(Data excerpts)
^^^^^^^^

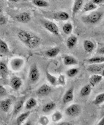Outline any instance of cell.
<instances>
[{
  "mask_svg": "<svg viewBox=\"0 0 104 125\" xmlns=\"http://www.w3.org/2000/svg\"><path fill=\"white\" fill-rule=\"evenodd\" d=\"M103 13L100 11H93L89 15L86 16L83 20L84 21L87 22V23L96 24L101 20V19L103 18Z\"/></svg>",
  "mask_w": 104,
  "mask_h": 125,
  "instance_id": "obj_1",
  "label": "cell"
},
{
  "mask_svg": "<svg viewBox=\"0 0 104 125\" xmlns=\"http://www.w3.org/2000/svg\"><path fill=\"white\" fill-rule=\"evenodd\" d=\"M81 113V107L78 104H73L65 110V113L70 117H76Z\"/></svg>",
  "mask_w": 104,
  "mask_h": 125,
  "instance_id": "obj_2",
  "label": "cell"
},
{
  "mask_svg": "<svg viewBox=\"0 0 104 125\" xmlns=\"http://www.w3.org/2000/svg\"><path fill=\"white\" fill-rule=\"evenodd\" d=\"M43 27L50 32L53 33L55 35H58L60 34V30H59V27H57V25L56 24H54V22H51V21H44L43 23Z\"/></svg>",
  "mask_w": 104,
  "mask_h": 125,
  "instance_id": "obj_3",
  "label": "cell"
},
{
  "mask_svg": "<svg viewBox=\"0 0 104 125\" xmlns=\"http://www.w3.org/2000/svg\"><path fill=\"white\" fill-rule=\"evenodd\" d=\"M40 77V73L38 71V69L36 65H33L29 71V80L32 83H36Z\"/></svg>",
  "mask_w": 104,
  "mask_h": 125,
  "instance_id": "obj_4",
  "label": "cell"
},
{
  "mask_svg": "<svg viewBox=\"0 0 104 125\" xmlns=\"http://www.w3.org/2000/svg\"><path fill=\"white\" fill-rule=\"evenodd\" d=\"M17 35H18L19 40L22 43H25L26 45H27V43H29V41L31 38V36H32V35L30 33H29L28 32H26L25 30H19L18 32Z\"/></svg>",
  "mask_w": 104,
  "mask_h": 125,
  "instance_id": "obj_5",
  "label": "cell"
},
{
  "mask_svg": "<svg viewBox=\"0 0 104 125\" xmlns=\"http://www.w3.org/2000/svg\"><path fill=\"white\" fill-rule=\"evenodd\" d=\"M24 65V60L21 58H14L10 61V66L14 71H18Z\"/></svg>",
  "mask_w": 104,
  "mask_h": 125,
  "instance_id": "obj_6",
  "label": "cell"
},
{
  "mask_svg": "<svg viewBox=\"0 0 104 125\" xmlns=\"http://www.w3.org/2000/svg\"><path fill=\"white\" fill-rule=\"evenodd\" d=\"M88 71L95 74H100L104 69V64H92L87 68Z\"/></svg>",
  "mask_w": 104,
  "mask_h": 125,
  "instance_id": "obj_7",
  "label": "cell"
},
{
  "mask_svg": "<svg viewBox=\"0 0 104 125\" xmlns=\"http://www.w3.org/2000/svg\"><path fill=\"white\" fill-rule=\"evenodd\" d=\"M41 43V38L35 35L31 36V38L29 41V43H27V46L31 48V49H34V48H36Z\"/></svg>",
  "mask_w": 104,
  "mask_h": 125,
  "instance_id": "obj_8",
  "label": "cell"
},
{
  "mask_svg": "<svg viewBox=\"0 0 104 125\" xmlns=\"http://www.w3.org/2000/svg\"><path fill=\"white\" fill-rule=\"evenodd\" d=\"M73 97H74V95H73V88L72 87V88H70V89H68L65 92V95H64V96L62 98V102H63L64 104H68V103H69V102L73 101Z\"/></svg>",
  "mask_w": 104,
  "mask_h": 125,
  "instance_id": "obj_9",
  "label": "cell"
},
{
  "mask_svg": "<svg viewBox=\"0 0 104 125\" xmlns=\"http://www.w3.org/2000/svg\"><path fill=\"white\" fill-rule=\"evenodd\" d=\"M51 92V88L47 85H43L37 91V94L38 96H47Z\"/></svg>",
  "mask_w": 104,
  "mask_h": 125,
  "instance_id": "obj_10",
  "label": "cell"
},
{
  "mask_svg": "<svg viewBox=\"0 0 104 125\" xmlns=\"http://www.w3.org/2000/svg\"><path fill=\"white\" fill-rule=\"evenodd\" d=\"M10 85L13 88V89L17 91L18 90L21 86L22 85V80L21 78L18 77H14L11 79L10 80Z\"/></svg>",
  "mask_w": 104,
  "mask_h": 125,
  "instance_id": "obj_11",
  "label": "cell"
},
{
  "mask_svg": "<svg viewBox=\"0 0 104 125\" xmlns=\"http://www.w3.org/2000/svg\"><path fill=\"white\" fill-rule=\"evenodd\" d=\"M16 19L19 22H21V23H28L31 20V16H30V15L29 13L24 12V13H20L19 15L16 16Z\"/></svg>",
  "mask_w": 104,
  "mask_h": 125,
  "instance_id": "obj_12",
  "label": "cell"
},
{
  "mask_svg": "<svg viewBox=\"0 0 104 125\" xmlns=\"http://www.w3.org/2000/svg\"><path fill=\"white\" fill-rule=\"evenodd\" d=\"M83 4H84V2L81 1V0H76V1H74L73 9H72V15H73V17L81 9V8L83 6Z\"/></svg>",
  "mask_w": 104,
  "mask_h": 125,
  "instance_id": "obj_13",
  "label": "cell"
},
{
  "mask_svg": "<svg viewBox=\"0 0 104 125\" xmlns=\"http://www.w3.org/2000/svg\"><path fill=\"white\" fill-rule=\"evenodd\" d=\"M11 100L10 99H7L5 100L0 102V109H1L3 112H8V110L10 108L11 105Z\"/></svg>",
  "mask_w": 104,
  "mask_h": 125,
  "instance_id": "obj_14",
  "label": "cell"
},
{
  "mask_svg": "<svg viewBox=\"0 0 104 125\" xmlns=\"http://www.w3.org/2000/svg\"><path fill=\"white\" fill-rule=\"evenodd\" d=\"M64 63L66 66H73L78 63L77 60L73 57V56H70V55H65L64 57Z\"/></svg>",
  "mask_w": 104,
  "mask_h": 125,
  "instance_id": "obj_15",
  "label": "cell"
},
{
  "mask_svg": "<svg viewBox=\"0 0 104 125\" xmlns=\"http://www.w3.org/2000/svg\"><path fill=\"white\" fill-rule=\"evenodd\" d=\"M54 19L60 20V21H66L70 18L68 13L65 11H60V12L55 13L54 14Z\"/></svg>",
  "mask_w": 104,
  "mask_h": 125,
  "instance_id": "obj_16",
  "label": "cell"
},
{
  "mask_svg": "<svg viewBox=\"0 0 104 125\" xmlns=\"http://www.w3.org/2000/svg\"><path fill=\"white\" fill-rule=\"evenodd\" d=\"M102 80H103L102 75H100V74H93L89 78V85L91 86H93L94 87L96 85H97L100 82H101Z\"/></svg>",
  "mask_w": 104,
  "mask_h": 125,
  "instance_id": "obj_17",
  "label": "cell"
},
{
  "mask_svg": "<svg viewBox=\"0 0 104 125\" xmlns=\"http://www.w3.org/2000/svg\"><path fill=\"white\" fill-rule=\"evenodd\" d=\"M84 49L87 52H92L93 49H95V43L89 41V40H85L83 43Z\"/></svg>",
  "mask_w": 104,
  "mask_h": 125,
  "instance_id": "obj_18",
  "label": "cell"
},
{
  "mask_svg": "<svg viewBox=\"0 0 104 125\" xmlns=\"http://www.w3.org/2000/svg\"><path fill=\"white\" fill-rule=\"evenodd\" d=\"M78 38L75 35H70L67 39V46L68 49H73L77 43Z\"/></svg>",
  "mask_w": 104,
  "mask_h": 125,
  "instance_id": "obj_19",
  "label": "cell"
},
{
  "mask_svg": "<svg viewBox=\"0 0 104 125\" xmlns=\"http://www.w3.org/2000/svg\"><path fill=\"white\" fill-rule=\"evenodd\" d=\"M87 62H89L90 64H103L104 63V56L92 57L89 59Z\"/></svg>",
  "mask_w": 104,
  "mask_h": 125,
  "instance_id": "obj_20",
  "label": "cell"
},
{
  "mask_svg": "<svg viewBox=\"0 0 104 125\" xmlns=\"http://www.w3.org/2000/svg\"><path fill=\"white\" fill-rule=\"evenodd\" d=\"M97 5H96L95 4H94L92 2V1H89L88 2H87L84 5V8H83V11L84 12H87V11H92L97 9Z\"/></svg>",
  "mask_w": 104,
  "mask_h": 125,
  "instance_id": "obj_21",
  "label": "cell"
},
{
  "mask_svg": "<svg viewBox=\"0 0 104 125\" xmlns=\"http://www.w3.org/2000/svg\"><path fill=\"white\" fill-rule=\"evenodd\" d=\"M92 91V86L90 85H85L84 87H82V88L80 91V94L81 96L85 97L87 96L90 94Z\"/></svg>",
  "mask_w": 104,
  "mask_h": 125,
  "instance_id": "obj_22",
  "label": "cell"
},
{
  "mask_svg": "<svg viewBox=\"0 0 104 125\" xmlns=\"http://www.w3.org/2000/svg\"><path fill=\"white\" fill-rule=\"evenodd\" d=\"M8 74V69L5 63L3 62H0V75L2 77H6Z\"/></svg>",
  "mask_w": 104,
  "mask_h": 125,
  "instance_id": "obj_23",
  "label": "cell"
},
{
  "mask_svg": "<svg viewBox=\"0 0 104 125\" xmlns=\"http://www.w3.org/2000/svg\"><path fill=\"white\" fill-rule=\"evenodd\" d=\"M37 105V101L34 98H29L27 102H26V104H25V108L26 110H31L32 109L33 107H35V106Z\"/></svg>",
  "mask_w": 104,
  "mask_h": 125,
  "instance_id": "obj_24",
  "label": "cell"
},
{
  "mask_svg": "<svg viewBox=\"0 0 104 125\" xmlns=\"http://www.w3.org/2000/svg\"><path fill=\"white\" fill-rule=\"evenodd\" d=\"M24 104V100H20L18 102H17L14 106V109H13V114L14 115H17L23 108Z\"/></svg>",
  "mask_w": 104,
  "mask_h": 125,
  "instance_id": "obj_25",
  "label": "cell"
},
{
  "mask_svg": "<svg viewBox=\"0 0 104 125\" xmlns=\"http://www.w3.org/2000/svg\"><path fill=\"white\" fill-rule=\"evenodd\" d=\"M60 49L58 47H54L48 49L46 52V55L49 57H54L55 56H57L59 53H60Z\"/></svg>",
  "mask_w": 104,
  "mask_h": 125,
  "instance_id": "obj_26",
  "label": "cell"
},
{
  "mask_svg": "<svg viewBox=\"0 0 104 125\" xmlns=\"http://www.w3.org/2000/svg\"><path fill=\"white\" fill-rule=\"evenodd\" d=\"M30 114V112L29 111H27V112H25V113H21L16 119V121H17V124H21L23 122H24V121L29 117Z\"/></svg>",
  "mask_w": 104,
  "mask_h": 125,
  "instance_id": "obj_27",
  "label": "cell"
},
{
  "mask_svg": "<svg viewBox=\"0 0 104 125\" xmlns=\"http://www.w3.org/2000/svg\"><path fill=\"white\" fill-rule=\"evenodd\" d=\"M9 47L8 44L2 39H0V52L2 54H7L9 52Z\"/></svg>",
  "mask_w": 104,
  "mask_h": 125,
  "instance_id": "obj_28",
  "label": "cell"
},
{
  "mask_svg": "<svg viewBox=\"0 0 104 125\" xmlns=\"http://www.w3.org/2000/svg\"><path fill=\"white\" fill-rule=\"evenodd\" d=\"M56 107V104L54 102H48L47 104H45L43 107V111L44 113H47L49 111L53 110Z\"/></svg>",
  "mask_w": 104,
  "mask_h": 125,
  "instance_id": "obj_29",
  "label": "cell"
},
{
  "mask_svg": "<svg viewBox=\"0 0 104 125\" xmlns=\"http://www.w3.org/2000/svg\"><path fill=\"white\" fill-rule=\"evenodd\" d=\"M32 3L37 7L40 8H45L48 6V2L47 1H44V0H34L32 1Z\"/></svg>",
  "mask_w": 104,
  "mask_h": 125,
  "instance_id": "obj_30",
  "label": "cell"
},
{
  "mask_svg": "<svg viewBox=\"0 0 104 125\" xmlns=\"http://www.w3.org/2000/svg\"><path fill=\"white\" fill-rule=\"evenodd\" d=\"M63 32L67 34V35H70L72 31H73V25L71 23H66L64 24L63 27H62Z\"/></svg>",
  "mask_w": 104,
  "mask_h": 125,
  "instance_id": "obj_31",
  "label": "cell"
},
{
  "mask_svg": "<svg viewBox=\"0 0 104 125\" xmlns=\"http://www.w3.org/2000/svg\"><path fill=\"white\" fill-rule=\"evenodd\" d=\"M103 102H104V93H101V94H98L95 97V100L93 102V103L95 104H96V105L100 104Z\"/></svg>",
  "mask_w": 104,
  "mask_h": 125,
  "instance_id": "obj_32",
  "label": "cell"
},
{
  "mask_svg": "<svg viewBox=\"0 0 104 125\" xmlns=\"http://www.w3.org/2000/svg\"><path fill=\"white\" fill-rule=\"evenodd\" d=\"M46 77H47V80H48V82H50V83L51 85H55L57 84V79L54 77V76H52L51 74H49V72H46Z\"/></svg>",
  "mask_w": 104,
  "mask_h": 125,
  "instance_id": "obj_33",
  "label": "cell"
},
{
  "mask_svg": "<svg viewBox=\"0 0 104 125\" xmlns=\"http://www.w3.org/2000/svg\"><path fill=\"white\" fill-rule=\"evenodd\" d=\"M62 118V114L60 111H56L52 115V121L54 122H57Z\"/></svg>",
  "mask_w": 104,
  "mask_h": 125,
  "instance_id": "obj_34",
  "label": "cell"
},
{
  "mask_svg": "<svg viewBox=\"0 0 104 125\" xmlns=\"http://www.w3.org/2000/svg\"><path fill=\"white\" fill-rule=\"evenodd\" d=\"M78 73V69H76V68H72V69H70L69 70H68V72H67V75H68L69 77H75Z\"/></svg>",
  "mask_w": 104,
  "mask_h": 125,
  "instance_id": "obj_35",
  "label": "cell"
},
{
  "mask_svg": "<svg viewBox=\"0 0 104 125\" xmlns=\"http://www.w3.org/2000/svg\"><path fill=\"white\" fill-rule=\"evenodd\" d=\"M6 94H7V91L5 88L2 85H0V96H4L6 95Z\"/></svg>",
  "mask_w": 104,
  "mask_h": 125,
  "instance_id": "obj_36",
  "label": "cell"
},
{
  "mask_svg": "<svg viewBox=\"0 0 104 125\" xmlns=\"http://www.w3.org/2000/svg\"><path fill=\"white\" fill-rule=\"evenodd\" d=\"M58 83L61 85H65V78L63 75H60L58 78Z\"/></svg>",
  "mask_w": 104,
  "mask_h": 125,
  "instance_id": "obj_37",
  "label": "cell"
},
{
  "mask_svg": "<svg viewBox=\"0 0 104 125\" xmlns=\"http://www.w3.org/2000/svg\"><path fill=\"white\" fill-rule=\"evenodd\" d=\"M5 24H6V19L2 15H0V25H3Z\"/></svg>",
  "mask_w": 104,
  "mask_h": 125,
  "instance_id": "obj_38",
  "label": "cell"
},
{
  "mask_svg": "<svg viewBox=\"0 0 104 125\" xmlns=\"http://www.w3.org/2000/svg\"><path fill=\"white\" fill-rule=\"evenodd\" d=\"M97 53L99 54H101L102 56H104V46H102L100 49H97Z\"/></svg>",
  "mask_w": 104,
  "mask_h": 125,
  "instance_id": "obj_39",
  "label": "cell"
},
{
  "mask_svg": "<svg viewBox=\"0 0 104 125\" xmlns=\"http://www.w3.org/2000/svg\"><path fill=\"white\" fill-rule=\"evenodd\" d=\"M92 2H93L94 4H95L96 5H98L101 4V3H103V0H93Z\"/></svg>",
  "mask_w": 104,
  "mask_h": 125,
  "instance_id": "obj_40",
  "label": "cell"
},
{
  "mask_svg": "<svg viewBox=\"0 0 104 125\" xmlns=\"http://www.w3.org/2000/svg\"><path fill=\"white\" fill-rule=\"evenodd\" d=\"M97 125H104V117H103V118L99 121V122L97 124Z\"/></svg>",
  "mask_w": 104,
  "mask_h": 125,
  "instance_id": "obj_41",
  "label": "cell"
},
{
  "mask_svg": "<svg viewBox=\"0 0 104 125\" xmlns=\"http://www.w3.org/2000/svg\"><path fill=\"white\" fill-rule=\"evenodd\" d=\"M58 125H71V124L70 122H67V121H63V122H61Z\"/></svg>",
  "mask_w": 104,
  "mask_h": 125,
  "instance_id": "obj_42",
  "label": "cell"
},
{
  "mask_svg": "<svg viewBox=\"0 0 104 125\" xmlns=\"http://www.w3.org/2000/svg\"><path fill=\"white\" fill-rule=\"evenodd\" d=\"M22 125H32V122L31 121H26V123H24V124H22Z\"/></svg>",
  "mask_w": 104,
  "mask_h": 125,
  "instance_id": "obj_43",
  "label": "cell"
},
{
  "mask_svg": "<svg viewBox=\"0 0 104 125\" xmlns=\"http://www.w3.org/2000/svg\"><path fill=\"white\" fill-rule=\"evenodd\" d=\"M101 74H102V77H104V69H103V71L102 72Z\"/></svg>",
  "mask_w": 104,
  "mask_h": 125,
  "instance_id": "obj_44",
  "label": "cell"
},
{
  "mask_svg": "<svg viewBox=\"0 0 104 125\" xmlns=\"http://www.w3.org/2000/svg\"><path fill=\"white\" fill-rule=\"evenodd\" d=\"M2 12V8H1V6H0V13Z\"/></svg>",
  "mask_w": 104,
  "mask_h": 125,
  "instance_id": "obj_45",
  "label": "cell"
},
{
  "mask_svg": "<svg viewBox=\"0 0 104 125\" xmlns=\"http://www.w3.org/2000/svg\"><path fill=\"white\" fill-rule=\"evenodd\" d=\"M103 108H104V104H103Z\"/></svg>",
  "mask_w": 104,
  "mask_h": 125,
  "instance_id": "obj_46",
  "label": "cell"
}]
</instances>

^^^^^^^^

**What you need to do:** Please give the lines of the entries above as a numbered list, starting at the beginning of the entries and ending with the line that contains "13L100 11H93L89 15L86". Leave out blank lines and any pictures.

**Result of this exercise:**
1. Outline any instance of cell.
2. <instances>
3. [{
4.   "mask_svg": "<svg viewBox=\"0 0 104 125\" xmlns=\"http://www.w3.org/2000/svg\"><path fill=\"white\" fill-rule=\"evenodd\" d=\"M103 13L100 11H93L89 15L86 16L83 20L84 21L87 22V23L96 24L101 20V19L103 18Z\"/></svg>",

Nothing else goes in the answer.